OPINIÃO
O fim de Sodoma começou com a indiferença dos bons
Dizem que o silêncio é ouro, mas em tempos de injustiça, o silêncio é covardia. E é com essa ideia que me vem à memória aquela história antiga, escrita nas páginas do Génesis, em que Abraão, diante de Deus, intercede por uma cidade mergulhada no pecado: Sodoma. Ele não pede riquezas, não pede terra, não pede segurança. Pede apenas que Deus tenha compaixão, se houver pelo menos alguns justos naquela terra. Primeiro fala em cinquenta, depois vai descendo o número, quase a sussurrar, até chegar aos dez. E Deus, com toda a sua paciência, diz que sim, que poupará a cidade se houver dez justos. Mas não havia. E a cidade caiu.
A maioria lê esta história e pensa logo nos pecados dos habitantes de Sodoma. Mas o que poucos entendem é que o problema maior não foi a maldade dos maus, mas foi a ausência dos bons. Ou pior: a presença dos bons calados, confortáveis, indiferentes. O fim de Sodoma começou muito antes da destruição. Começou quando os justos deixaram de fazer diferença.
E hoje? Quantos justos temos nós? É uma pergunta que assusta, porque talvez a resposta não seja muito diferente da que se deu nos tempos de Abraão. Vivemos rodeados por violência, corrupção, desonestidade e ganância. Vemos homens que deveriam proteger a lei a vendê-la ao melhor preço. Vemos escolas que ensinam pouco, hospitais que curam pouco e igrejas que, às vezes, pregam muito e vivem pouco do que pregam. E no meio disto tudo, os bons — os que ainda se dizem de bem, calam-se.
O mal cresce não porque é poderoso, mas porque encontra um campo livre, desprotegido. Os bons, com medo, com cansaço ou simplesmente por comodismo, preferem não se meter. Fecham os olhos, desviam o olhar, cruzam os braços e dizem que “não é comigo”. É este “não é comigo” que destrói as sociedades. Foi esse “não é comigo” que matou Sodoma. E é esse mesmo espírito que hoje destrói bairros, cidades, países inteiros.
As redes sociais estão cheias de gente que se indigna. Mas é uma indignação de sofá, de ecrã. Poucos são os que se levantam, que dizem não, que correm riscos. E no entanto, ainda ouvimos vozes a dizer: “não vale a pena”, “o sistema já está podre”, “todos são iguais”. Frases que, na prática, significam apenas desistência.
Mas será que já desistimos de tudo? Será que os poucos bons que ainda existem já se convenceram de que não vale a pena lutar? Será que já aceitamos que este país não tem solução, que a corrupção venceu, que a verdade não serve para nada?
Não. Não podemos aceitar isso. Porque, se calarmos todos, se recuarmos todos, então Sodoma já começou a cair de novo. E, desta vez, cairá com todos nós lá dentro. A única forma de travar o mal é com coragem.

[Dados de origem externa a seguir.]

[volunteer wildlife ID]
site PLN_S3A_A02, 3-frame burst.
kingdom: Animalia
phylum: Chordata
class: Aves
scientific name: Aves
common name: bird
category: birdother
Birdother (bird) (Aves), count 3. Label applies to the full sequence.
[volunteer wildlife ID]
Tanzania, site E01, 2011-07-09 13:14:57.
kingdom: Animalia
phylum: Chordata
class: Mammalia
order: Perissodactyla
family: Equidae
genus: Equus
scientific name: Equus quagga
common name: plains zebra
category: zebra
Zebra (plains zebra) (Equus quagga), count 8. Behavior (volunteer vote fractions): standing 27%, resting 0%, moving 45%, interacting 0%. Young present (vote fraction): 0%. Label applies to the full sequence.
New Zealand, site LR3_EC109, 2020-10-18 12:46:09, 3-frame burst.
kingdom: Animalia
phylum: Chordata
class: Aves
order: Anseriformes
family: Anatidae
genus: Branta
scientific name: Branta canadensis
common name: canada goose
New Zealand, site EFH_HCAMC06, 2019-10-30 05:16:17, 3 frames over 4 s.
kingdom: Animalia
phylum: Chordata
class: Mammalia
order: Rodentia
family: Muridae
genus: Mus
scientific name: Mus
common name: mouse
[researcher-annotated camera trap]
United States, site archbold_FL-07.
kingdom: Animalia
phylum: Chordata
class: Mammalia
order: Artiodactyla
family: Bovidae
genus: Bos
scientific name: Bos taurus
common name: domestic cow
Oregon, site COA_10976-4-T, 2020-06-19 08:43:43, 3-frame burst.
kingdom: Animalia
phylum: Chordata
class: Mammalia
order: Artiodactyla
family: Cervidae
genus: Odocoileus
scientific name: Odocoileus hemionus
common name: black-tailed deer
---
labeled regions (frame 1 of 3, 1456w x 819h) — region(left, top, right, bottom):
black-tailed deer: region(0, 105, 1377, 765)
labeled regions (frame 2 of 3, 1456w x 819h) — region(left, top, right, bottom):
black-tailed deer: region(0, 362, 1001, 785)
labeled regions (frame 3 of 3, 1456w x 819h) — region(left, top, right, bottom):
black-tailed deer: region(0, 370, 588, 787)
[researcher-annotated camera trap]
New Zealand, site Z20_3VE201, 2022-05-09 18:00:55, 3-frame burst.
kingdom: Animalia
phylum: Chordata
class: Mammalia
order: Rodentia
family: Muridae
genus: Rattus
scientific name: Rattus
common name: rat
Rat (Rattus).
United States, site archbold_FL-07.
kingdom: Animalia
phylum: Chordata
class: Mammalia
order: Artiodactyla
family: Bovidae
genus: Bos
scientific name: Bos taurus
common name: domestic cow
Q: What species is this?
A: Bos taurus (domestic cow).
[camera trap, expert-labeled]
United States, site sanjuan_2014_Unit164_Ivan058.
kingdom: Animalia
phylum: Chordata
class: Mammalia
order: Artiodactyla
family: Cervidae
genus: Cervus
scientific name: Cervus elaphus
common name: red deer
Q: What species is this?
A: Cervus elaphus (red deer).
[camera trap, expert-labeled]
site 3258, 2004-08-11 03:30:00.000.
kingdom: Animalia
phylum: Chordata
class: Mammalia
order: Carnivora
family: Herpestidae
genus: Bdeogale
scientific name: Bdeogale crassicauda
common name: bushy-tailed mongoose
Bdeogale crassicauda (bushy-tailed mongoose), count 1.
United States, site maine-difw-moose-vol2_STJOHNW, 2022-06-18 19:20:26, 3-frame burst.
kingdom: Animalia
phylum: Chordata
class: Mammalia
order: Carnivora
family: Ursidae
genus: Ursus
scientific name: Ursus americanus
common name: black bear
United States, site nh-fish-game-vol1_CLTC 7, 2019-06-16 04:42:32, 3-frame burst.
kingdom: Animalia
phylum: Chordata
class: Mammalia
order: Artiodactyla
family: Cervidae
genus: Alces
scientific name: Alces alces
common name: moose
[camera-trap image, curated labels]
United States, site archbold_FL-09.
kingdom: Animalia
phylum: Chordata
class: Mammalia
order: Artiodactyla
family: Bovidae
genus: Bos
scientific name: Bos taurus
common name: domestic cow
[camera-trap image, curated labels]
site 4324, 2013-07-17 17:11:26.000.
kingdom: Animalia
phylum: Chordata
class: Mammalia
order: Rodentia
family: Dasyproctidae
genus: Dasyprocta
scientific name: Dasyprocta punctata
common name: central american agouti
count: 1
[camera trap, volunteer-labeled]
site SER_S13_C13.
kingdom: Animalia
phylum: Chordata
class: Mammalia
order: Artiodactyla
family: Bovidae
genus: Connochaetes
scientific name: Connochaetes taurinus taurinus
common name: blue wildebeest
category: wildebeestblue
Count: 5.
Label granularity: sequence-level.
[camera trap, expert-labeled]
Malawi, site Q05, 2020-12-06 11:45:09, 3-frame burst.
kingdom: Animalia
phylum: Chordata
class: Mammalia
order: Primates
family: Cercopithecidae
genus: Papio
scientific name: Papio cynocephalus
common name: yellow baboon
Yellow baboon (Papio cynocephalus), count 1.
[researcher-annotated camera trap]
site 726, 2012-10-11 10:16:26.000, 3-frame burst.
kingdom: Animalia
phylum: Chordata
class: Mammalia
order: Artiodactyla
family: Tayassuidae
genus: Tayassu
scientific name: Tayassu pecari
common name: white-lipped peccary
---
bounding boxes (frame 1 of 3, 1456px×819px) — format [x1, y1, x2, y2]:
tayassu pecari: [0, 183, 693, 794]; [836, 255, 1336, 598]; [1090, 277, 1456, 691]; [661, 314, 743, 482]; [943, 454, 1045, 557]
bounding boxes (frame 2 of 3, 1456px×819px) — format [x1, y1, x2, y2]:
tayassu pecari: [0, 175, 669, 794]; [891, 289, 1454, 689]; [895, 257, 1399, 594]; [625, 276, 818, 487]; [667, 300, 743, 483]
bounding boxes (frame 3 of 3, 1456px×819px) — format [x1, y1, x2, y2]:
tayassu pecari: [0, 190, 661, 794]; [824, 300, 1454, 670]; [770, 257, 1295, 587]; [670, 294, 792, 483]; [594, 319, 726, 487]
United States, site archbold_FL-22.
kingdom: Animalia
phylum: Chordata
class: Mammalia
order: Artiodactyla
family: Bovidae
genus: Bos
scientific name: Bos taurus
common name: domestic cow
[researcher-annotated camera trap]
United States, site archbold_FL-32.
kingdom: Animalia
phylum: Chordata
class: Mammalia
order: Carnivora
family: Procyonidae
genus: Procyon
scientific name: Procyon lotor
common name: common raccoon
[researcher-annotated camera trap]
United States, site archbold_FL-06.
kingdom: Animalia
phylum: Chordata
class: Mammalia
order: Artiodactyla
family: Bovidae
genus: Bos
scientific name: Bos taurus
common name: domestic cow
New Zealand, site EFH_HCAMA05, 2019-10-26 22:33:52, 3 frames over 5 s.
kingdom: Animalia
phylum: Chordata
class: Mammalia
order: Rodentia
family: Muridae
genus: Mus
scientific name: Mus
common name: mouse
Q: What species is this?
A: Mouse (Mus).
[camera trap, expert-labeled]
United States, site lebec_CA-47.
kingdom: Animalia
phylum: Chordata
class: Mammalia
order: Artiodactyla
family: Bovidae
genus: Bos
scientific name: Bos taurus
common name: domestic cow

Com gente que decide não ceder. Que, mesmo sendo minoria, levanta-se e diz: “Aqui, não!”
O mundo não precisa de milhares de heróis. Precisa de justos. E os justos não precisam ser perfeitos. Precisam apenas de ser coerentes. De não se venderem. De não se calarem. De não pactuarem com a mentira só porque ela vem embrulhada em promessas. A justiça começa com atitudes simples: uma denúncia feita, uma verdade dita, um silêncio quebrado, um “não” firme diante do que está errado.
Deus não destruiu Sodoma por causa da maldade. Destruiu por causa da ausência de quem se opusesse a ela. E essa ausência começa na indiferença. Uma sociedade onde os bons se calam é uma sociedade condenada.
Hoje, tal como Abraão, podemos questionar: “Senhor, e se houver dez justos?” Mas, ao contrário de Abraão, não devemos apenas perguntar, devemos ser um deles. Porque talvez não sejamos muitos. Talvez sejamos poucos. Mas se esses poucos forem corajosos, íntegros e persistentes, ainda há esperança.
Enquanto houver gente disposta a não ceder à corrupção, a educar com valores, a amar sem segundas intenções, a lutar por justiça mesmo em desvantagem, então ainda há futuro. E talvez Deus, olhando para nós, diga como disse a Abraão: “Se houver dez, pouparei a cidade.” E a cidade, desta vez, poderá ser salva.